WORK TO DO —
In the forum reply about code comments below, what does the writer say literate programming encourages?

EXTRACTED TEXT —
*****
I'd suggest you stop trying to tell the world that senior developers must conform to your narrow views (narrow, by the sheer size of the response against your point of view here). Calling people things like "lazy" and insinuating they inflate their own abilities simply because they don't do what you think they should do is a pretty trollish thing to do. You obviously missed the first point in the original link.
The beauty of literate programming, quite honestly, is that because of the way that the documentation and code are interwoven, it requires fewer code comments, and encourages both clear code and clear documentation.
Since you have already dismissed a well thought response, let's try irony instead:
"When you have spoiled ingredients, dispose 'em. Do not try to cover the bad flavor with condiments."
- Famous Master Chef.
"You see? Master Chef does not like condiments. They take away the natural flavor of the food and anyone who uses them is an idiot who never will be a true cook".
- Zealot Wannabe.
Actually the people I have met who tend to be most against documenting what code does with comments tend to have the best commented codebases I have ever seen.
*****
DATA LISTING —

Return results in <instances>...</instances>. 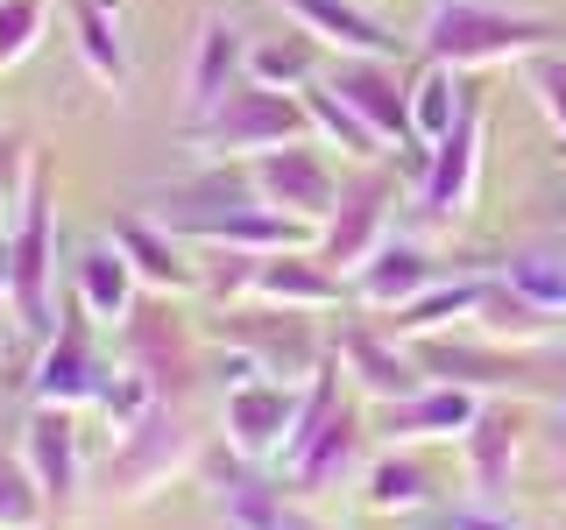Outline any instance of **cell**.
Here are the masks:
<instances>
[{"instance_id":"6da1fadb","label":"cell","mask_w":566,"mask_h":530,"mask_svg":"<svg viewBox=\"0 0 566 530\" xmlns=\"http://www.w3.org/2000/svg\"><path fill=\"white\" fill-rule=\"evenodd\" d=\"M559 50V22L553 14H510L489 0H439L418 22V57L424 64H453V71H503V64H531Z\"/></svg>"},{"instance_id":"7a4b0ae2","label":"cell","mask_w":566,"mask_h":530,"mask_svg":"<svg viewBox=\"0 0 566 530\" xmlns=\"http://www.w3.org/2000/svg\"><path fill=\"white\" fill-rule=\"evenodd\" d=\"M368 424L354 403H340V361H326L312 375V396H305V417H297V438L291 453L276 459L283 467V488L305 502V495H340V488H361L368 474Z\"/></svg>"},{"instance_id":"3957f363","label":"cell","mask_w":566,"mask_h":530,"mask_svg":"<svg viewBox=\"0 0 566 530\" xmlns=\"http://www.w3.org/2000/svg\"><path fill=\"white\" fill-rule=\"evenodd\" d=\"M291 141H318L305 99L276 93V85H255V78L234 85L220 114H206V120H191V128H185V149L199 156L206 170L255 163V156H276V149H291Z\"/></svg>"},{"instance_id":"277c9868","label":"cell","mask_w":566,"mask_h":530,"mask_svg":"<svg viewBox=\"0 0 566 530\" xmlns=\"http://www.w3.org/2000/svg\"><path fill=\"white\" fill-rule=\"evenodd\" d=\"M8 305H14V326L29 332V340H50L57 332V191H50V177H35L22 212H14L8 226Z\"/></svg>"},{"instance_id":"5b68a950","label":"cell","mask_w":566,"mask_h":530,"mask_svg":"<svg viewBox=\"0 0 566 530\" xmlns=\"http://www.w3.org/2000/svg\"><path fill=\"white\" fill-rule=\"evenodd\" d=\"M199 432H191L185 403H156L135 432L114 438V459H106V495L114 502H149L156 488H170L177 474H199Z\"/></svg>"},{"instance_id":"8992f818","label":"cell","mask_w":566,"mask_h":530,"mask_svg":"<svg viewBox=\"0 0 566 530\" xmlns=\"http://www.w3.org/2000/svg\"><path fill=\"white\" fill-rule=\"evenodd\" d=\"M389 220H397V170L389 163H361V177H347L333 220L318 226V247L312 255L326 262L333 276H354L389 247Z\"/></svg>"},{"instance_id":"52a82bcc","label":"cell","mask_w":566,"mask_h":530,"mask_svg":"<svg viewBox=\"0 0 566 530\" xmlns=\"http://www.w3.org/2000/svg\"><path fill=\"white\" fill-rule=\"evenodd\" d=\"M482 149H489V120H482V93L474 106L460 114V128L447 141H432L424 149V177H418V212L432 234H453V226H468L474 199H482Z\"/></svg>"},{"instance_id":"ba28073f","label":"cell","mask_w":566,"mask_h":530,"mask_svg":"<svg viewBox=\"0 0 566 530\" xmlns=\"http://www.w3.org/2000/svg\"><path fill=\"white\" fill-rule=\"evenodd\" d=\"M248 191H255L270 212H283V220H297V226H312V234H318V226L333 220V205H340L347 177L333 170L326 141H291V149L255 156V163H248Z\"/></svg>"},{"instance_id":"9c48e42d","label":"cell","mask_w":566,"mask_h":530,"mask_svg":"<svg viewBox=\"0 0 566 530\" xmlns=\"http://www.w3.org/2000/svg\"><path fill=\"white\" fill-rule=\"evenodd\" d=\"M305 396H312V382H241V389H227V403H220V438H227V453L248 459V467H276L283 453H291V438H297V417H305Z\"/></svg>"},{"instance_id":"30bf717a","label":"cell","mask_w":566,"mask_h":530,"mask_svg":"<svg viewBox=\"0 0 566 530\" xmlns=\"http://www.w3.org/2000/svg\"><path fill=\"white\" fill-rule=\"evenodd\" d=\"M106 382H114V361L93 347V318L78 311V297L57 311V332L35 353V375H29V396L35 403H57V411H99Z\"/></svg>"},{"instance_id":"8fae6325","label":"cell","mask_w":566,"mask_h":530,"mask_svg":"<svg viewBox=\"0 0 566 530\" xmlns=\"http://www.w3.org/2000/svg\"><path fill=\"white\" fill-rule=\"evenodd\" d=\"M220 347L255 353L276 382H312L333 361V347L312 332V311H270V305H234L220 318Z\"/></svg>"},{"instance_id":"7c38bea8","label":"cell","mask_w":566,"mask_h":530,"mask_svg":"<svg viewBox=\"0 0 566 530\" xmlns=\"http://www.w3.org/2000/svg\"><path fill=\"white\" fill-rule=\"evenodd\" d=\"M199 481H212V509H220L227 530H333L318 523L305 502H297L283 481H262V474L234 467V459H199Z\"/></svg>"},{"instance_id":"4fadbf2b","label":"cell","mask_w":566,"mask_h":530,"mask_svg":"<svg viewBox=\"0 0 566 530\" xmlns=\"http://www.w3.org/2000/svg\"><path fill=\"white\" fill-rule=\"evenodd\" d=\"M120 361H128L135 375H149L164 403H185L191 375H199V347H191L185 318L170 311V297L142 305V311L128 318V326H120Z\"/></svg>"},{"instance_id":"5bb4252c","label":"cell","mask_w":566,"mask_h":530,"mask_svg":"<svg viewBox=\"0 0 566 530\" xmlns=\"http://www.w3.org/2000/svg\"><path fill=\"white\" fill-rule=\"evenodd\" d=\"M326 85L389 141V149H418V128H411V78H397V57H333V64H326Z\"/></svg>"},{"instance_id":"9a60e30c","label":"cell","mask_w":566,"mask_h":530,"mask_svg":"<svg viewBox=\"0 0 566 530\" xmlns=\"http://www.w3.org/2000/svg\"><path fill=\"white\" fill-rule=\"evenodd\" d=\"M333 361H340V375H354V389H361L368 403H403V396H418V389L432 382L418 368L411 340H397L389 326H340Z\"/></svg>"},{"instance_id":"2e32d148","label":"cell","mask_w":566,"mask_h":530,"mask_svg":"<svg viewBox=\"0 0 566 530\" xmlns=\"http://www.w3.org/2000/svg\"><path fill=\"white\" fill-rule=\"evenodd\" d=\"M128 255V269L142 276V290L149 297H199L206 290V262L191 255V241H177L164 220H149V212H128V220H114V234H106Z\"/></svg>"},{"instance_id":"e0dca14e","label":"cell","mask_w":566,"mask_h":530,"mask_svg":"<svg viewBox=\"0 0 566 530\" xmlns=\"http://www.w3.org/2000/svg\"><path fill=\"white\" fill-rule=\"evenodd\" d=\"M22 467L35 474V488L50 495V509L71 517L85 488V453H78V411H57V403H29L22 417Z\"/></svg>"},{"instance_id":"ac0fdd59","label":"cell","mask_w":566,"mask_h":530,"mask_svg":"<svg viewBox=\"0 0 566 530\" xmlns=\"http://www.w3.org/2000/svg\"><path fill=\"white\" fill-rule=\"evenodd\" d=\"M291 29H305L326 57H397V29L376 22L361 0H270Z\"/></svg>"},{"instance_id":"d6986e66","label":"cell","mask_w":566,"mask_h":530,"mask_svg":"<svg viewBox=\"0 0 566 530\" xmlns=\"http://www.w3.org/2000/svg\"><path fill=\"white\" fill-rule=\"evenodd\" d=\"M234 85H248V35L227 14H206L199 43H191V71H185V120L220 114Z\"/></svg>"},{"instance_id":"ffe728a7","label":"cell","mask_w":566,"mask_h":530,"mask_svg":"<svg viewBox=\"0 0 566 530\" xmlns=\"http://www.w3.org/2000/svg\"><path fill=\"white\" fill-rule=\"evenodd\" d=\"M524 403H482V417L460 438V459H468V481L482 502H503L510 481H517V453H524Z\"/></svg>"},{"instance_id":"44dd1931","label":"cell","mask_w":566,"mask_h":530,"mask_svg":"<svg viewBox=\"0 0 566 530\" xmlns=\"http://www.w3.org/2000/svg\"><path fill=\"white\" fill-rule=\"evenodd\" d=\"M340 297H347V276H333L312 247H291V255H255L248 305H270V311H333Z\"/></svg>"},{"instance_id":"7402d4cb","label":"cell","mask_w":566,"mask_h":530,"mask_svg":"<svg viewBox=\"0 0 566 530\" xmlns=\"http://www.w3.org/2000/svg\"><path fill=\"white\" fill-rule=\"evenodd\" d=\"M71 297H78V311L93 318V326L120 332L142 311V276L128 269V255H120L114 241H93V247H78V262H71Z\"/></svg>"},{"instance_id":"603a6c76","label":"cell","mask_w":566,"mask_h":530,"mask_svg":"<svg viewBox=\"0 0 566 530\" xmlns=\"http://www.w3.org/2000/svg\"><path fill=\"white\" fill-rule=\"evenodd\" d=\"M468 332L489 340V347H503V353H531V347H553L566 332V318L545 311V305H531L510 276H489V290H482V305H474Z\"/></svg>"},{"instance_id":"cb8c5ba5","label":"cell","mask_w":566,"mask_h":530,"mask_svg":"<svg viewBox=\"0 0 566 530\" xmlns=\"http://www.w3.org/2000/svg\"><path fill=\"white\" fill-rule=\"evenodd\" d=\"M489 396H474V389L460 382H424L418 396L403 403H382V432L389 446H424V438H468V424L482 417Z\"/></svg>"},{"instance_id":"d4e9b609","label":"cell","mask_w":566,"mask_h":530,"mask_svg":"<svg viewBox=\"0 0 566 530\" xmlns=\"http://www.w3.org/2000/svg\"><path fill=\"white\" fill-rule=\"evenodd\" d=\"M439 283V269H432V255H424L418 241H389L376 262H368V269H354L347 276V297L361 311H403V305H418L424 290H432Z\"/></svg>"},{"instance_id":"484cf974","label":"cell","mask_w":566,"mask_h":530,"mask_svg":"<svg viewBox=\"0 0 566 530\" xmlns=\"http://www.w3.org/2000/svg\"><path fill=\"white\" fill-rule=\"evenodd\" d=\"M432 502H439V481H432L424 459H411L403 446L368 459V474H361V509L368 517H418V509H432Z\"/></svg>"},{"instance_id":"4316f807","label":"cell","mask_w":566,"mask_h":530,"mask_svg":"<svg viewBox=\"0 0 566 530\" xmlns=\"http://www.w3.org/2000/svg\"><path fill=\"white\" fill-rule=\"evenodd\" d=\"M64 14H71V43H78V64H85V78H99V85H128V43H120V8L114 0H64Z\"/></svg>"},{"instance_id":"83f0119b","label":"cell","mask_w":566,"mask_h":530,"mask_svg":"<svg viewBox=\"0 0 566 530\" xmlns=\"http://www.w3.org/2000/svg\"><path fill=\"white\" fill-rule=\"evenodd\" d=\"M474 106V85L468 71L453 64H418L411 71V128H418V149H432V141H447L460 128V114Z\"/></svg>"},{"instance_id":"f1b7e54d","label":"cell","mask_w":566,"mask_h":530,"mask_svg":"<svg viewBox=\"0 0 566 530\" xmlns=\"http://www.w3.org/2000/svg\"><path fill=\"white\" fill-rule=\"evenodd\" d=\"M297 99H305V114H312V135L326 141V149H340L347 163H382V156H389V141H382L376 128H368V120L354 114V106H347L340 93H333V85H326V71H318V78H312Z\"/></svg>"},{"instance_id":"f546056e","label":"cell","mask_w":566,"mask_h":530,"mask_svg":"<svg viewBox=\"0 0 566 530\" xmlns=\"http://www.w3.org/2000/svg\"><path fill=\"white\" fill-rule=\"evenodd\" d=\"M482 290H489V276H453V283H432V290H424L418 305L389 311V332H397V340H432V332H447L453 318L468 326L474 305H482Z\"/></svg>"},{"instance_id":"4dcf8cb0","label":"cell","mask_w":566,"mask_h":530,"mask_svg":"<svg viewBox=\"0 0 566 530\" xmlns=\"http://www.w3.org/2000/svg\"><path fill=\"white\" fill-rule=\"evenodd\" d=\"M318 57H326V50H318L305 29H283V35L248 43V78H255V85H276V93H305L318 71H326Z\"/></svg>"},{"instance_id":"1f68e13d","label":"cell","mask_w":566,"mask_h":530,"mask_svg":"<svg viewBox=\"0 0 566 530\" xmlns=\"http://www.w3.org/2000/svg\"><path fill=\"white\" fill-rule=\"evenodd\" d=\"M50 35V0H0V71H22Z\"/></svg>"},{"instance_id":"d6a6232c","label":"cell","mask_w":566,"mask_h":530,"mask_svg":"<svg viewBox=\"0 0 566 530\" xmlns=\"http://www.w3.org/2000/svg\"><path fill=\"white\" fill-rule=\"evenodd\" d=\"M50 495L35 488V474L22 459H0V530H50Z\"/></svg>"},{"instance_id":"836d02e7","label":"cell","mask_w":566,"mask_h":530,"mask_svg":"<svg viewBox=\"0 0 566 530\" xmlns=\"http://www.w3.org/2000/svg\"><path fill=\"white\" fill-rule=\"evenodd\" d=\"M35 156H29V141L14 135V128H0V234L14 226V212H22V199H29V184H35Z\"/></svg>"},{"instance_id":"e575fe53","label":"cell","mask_w":566,"mask_h":530,"mask_svg":"<svg viewBox=\"0 0 566 530\" xmlns=\"http://www.w3.org/2000/svg\"><path fill=\"white\" fill-rule=\"evenodd\" d=\"M517 71H524V93L538 99V114L553 120V135H559V149H566V57H559V50H545V57H531Z\"/></svg>"},{"instance_id":"d590c367","label":"cell","mask_w":566,"mask_h":530,"mask_svg":"<svg viewBox=\"0 0 566 530\" xmlns=\"http://www.w3.org/2000/svg\"><path fill=\"white\" fill-rule=\"evenodd\" d=\"M503 276L517 283L531 305H545V311H559V318H566V262H553V255H517Z\"/></svg>"},{"instance_id":"8d00e7d4","label":"cell","mask_w":566,"mask_h":530,"mask_svg":"<svg viewBox=\"0 0 566 530\" xmlns=\"http://www.w3.org/2000/svg\"><path fill=\"white\" fill-rule=\"evenodd\" d=\"M447 530H510L495 509H468V517H447Z\"/></svg>"},{"instance_id":"74e56055","label":"cell","mask_w":566,"mask_h":530,"mask_svg":"<svg viewBox=\"0 0 566 530\" xmlns=\"http://www.w3.org/2000/svg\"><path fill=\"white\" fill-rule=\"evenodd\" d=\"M8 283H14V269H8V234H0V297H8Z\"/></svg>"},{"instance_id":"f35d334b","label":"cell","mask_w":566,"mask_h":530,"mask_svg":"<svg viewBox=\"0 0 566 530\" xmlns=\"http://www.w3.org/2000/svg\"><path fill=\"white\" fill-rule=\"evenodd\" d=\"M559 424H566V411H559Z\"/></svg>"}]
</instances>
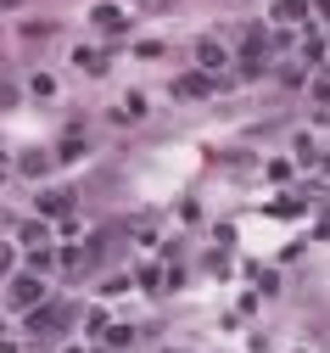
*****
WORKED SOLUTION —
Both clear code and clear documentation.